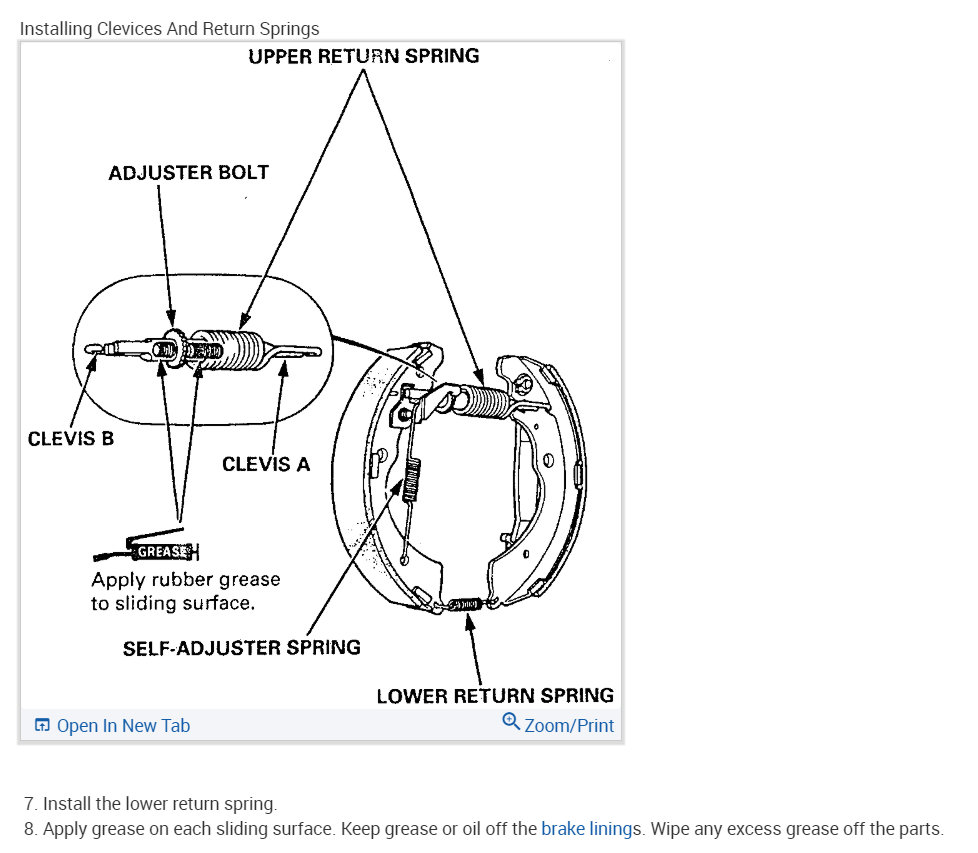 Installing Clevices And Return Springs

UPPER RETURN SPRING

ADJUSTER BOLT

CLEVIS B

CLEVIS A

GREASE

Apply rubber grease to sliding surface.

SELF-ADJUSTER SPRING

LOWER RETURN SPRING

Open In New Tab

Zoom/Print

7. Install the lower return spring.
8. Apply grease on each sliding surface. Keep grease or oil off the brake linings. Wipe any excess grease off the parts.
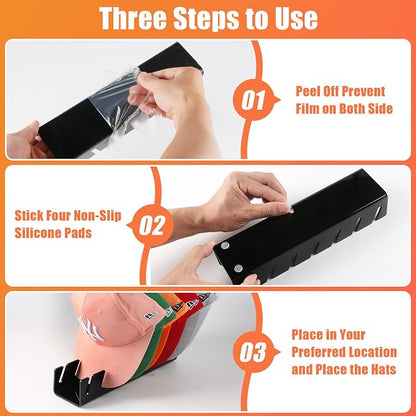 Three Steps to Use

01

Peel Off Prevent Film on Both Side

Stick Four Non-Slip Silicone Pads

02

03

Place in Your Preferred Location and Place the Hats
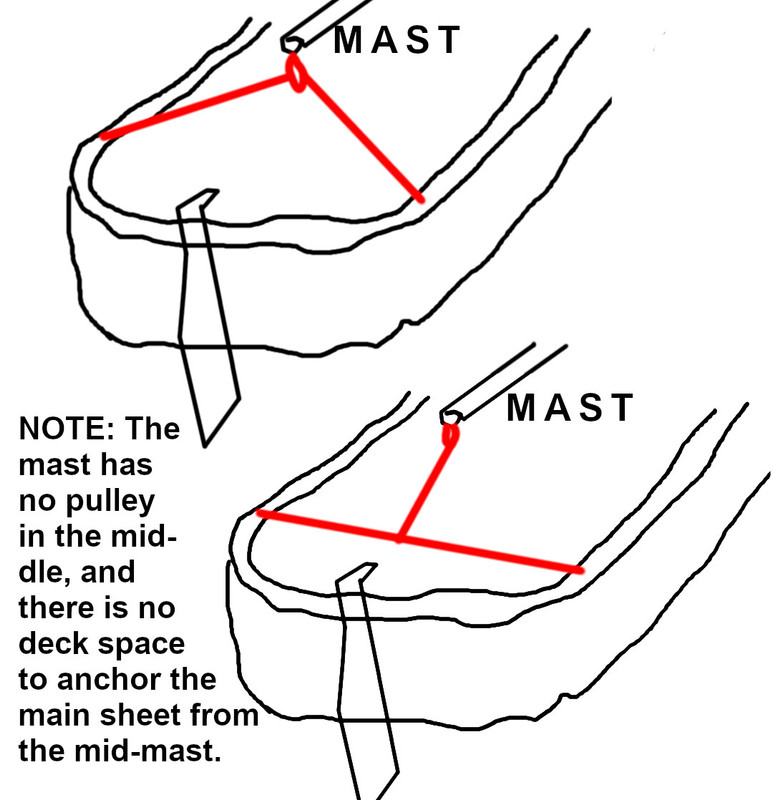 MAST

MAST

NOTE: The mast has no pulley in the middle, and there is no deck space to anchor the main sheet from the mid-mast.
———
**ACTION ITEM**.
Copy the data above word for word. Pictures stay out.

**SOLUTION TO THE PROBLEM**.
 Installing Clevices And Return Springs

UPPER RETURN SPRING

ADJUSTER BOLT

CLEVIS B

CLEVIS A

GREASE

Apply rubber grease to sliding surface.

SELF-ADJUSTER SPRING

LOWER RETURN SPRING

Open In New Tab

Zoom/Print

7. Install the lower return spring.
8. Apply grease on each sliding surface. Keep grease or oil off the brake linings. Wipe any excess grease off the parts.
 Three Steps to Use

01

Peel Off Prevent Film on Both Side

Stick Four Non-Slip Silicone Pads

02

03

Place in Your Preferred Location and Place the Hats
 MAST

MAST

NOTE: The mast has no pulley in the middle, and there is no deck space to anchor the main sheet from the mid-mast.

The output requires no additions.